Keen to witness brave souls in pirate and dinosaur costumes sprinting through the snowy slopes of the Alps? This year’s race will be held April 7. 

 

A paraglider flies in front of the Eiger mountain in the Jungfrau region.
A paraglider flies in front of the Eiger mountain in the Jungfrau region.

 

Paragliding past cliffs and waterfalls 

 

Plenty of thrills can be experienced in the warmer months, too. Just ask my father, who soared off a mountainside with a glider on a warm May afternoon. 

 

Mürren, a picturesque, car-less village perched above the Lauterbrunnen Valley, is a paragliding paradise, with multiple outfitters offering tandem flights near the town. 

 

From Lauterbrunnen, Mürren can be reached by taking a panoramic cable car to the Grütschalp railway station and a breathtaking train ride on the Bergbahn Lauterbrunnen-Mürren (both are included in the Pass network). If the sky is clear, the region’s three famed mountains – the Eiger, the Mönch and the Jungfrau – can be seen, all in a row, from the train windows. 

 

Paragliders take off from a steep alpine meadow just outside Mürren and cruise high above the valley floor, allowing travellers to take in the region’s dramatic crags and waterfalls from a perspective that few others experience. 

 

“The view from up there,” my father said, reflecting on his paragliding experience, “I felt at peace.

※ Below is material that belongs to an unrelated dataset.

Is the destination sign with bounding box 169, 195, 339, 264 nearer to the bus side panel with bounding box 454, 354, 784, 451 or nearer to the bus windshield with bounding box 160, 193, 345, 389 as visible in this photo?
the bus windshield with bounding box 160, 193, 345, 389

I felt free.” 

 

Cycling down a mountain

 

There’s more than one way for adrenaline-seekers to travel from the heights of Mürren down to the lush Lauterbrunnen Valley.

 

On an early September visit to Mürren, my husband, brother-in-law, and I rented mountain bikes in the centre of town and cycled five kilometres past meadows and pastures, with the clanging of cowbells as our soundtrack. After reaching the Grütschalp railway station, we turned onto the steep and challenging Grütsch Trail.  

 

Not for beginners, mountain bikers who take the Grütsch Trail experience a 600-metre change in altitude over the course of only 3 kilometres. I kept my eyes glued to the trail for the entirety of the ride, not daring to glance up to take in the forest views around me. Breathing a sigh of relief when we reached the relatively flat terrain of the Lauterbrunnen Valley, I felt a rush of gratitude for the nature around me – the mountains and meadows and the 72 waterfalls cascading into the valley. It’s said that Lauterbrunnen served as J.R.R. Tolkein’s inspiration for Rivendell, home of the elves in the Lord of the Rings series. When you’re standing in the centre of the valley, it’s easy to see why. 

 

Fixing my gaze up to the peaks above me, I thought back to my first adventure in the Jungfrau region, sledging down Big Pintenfritz, and the enduring mystery of Fritz Bohren, the run’s namesake.

 

How on earth did Bohren manage to travel back to his sky-high hotel after sledging into the valley each night? Is it just a tall tale, exaggerated over the years, or is there some kernel of truth to the story?

 

This question is sure to enthral the new generation of travellers discovering the Jungfrau region’s magic. But as they have for decades past, the snow-capped mountains keep Bohren’s secret.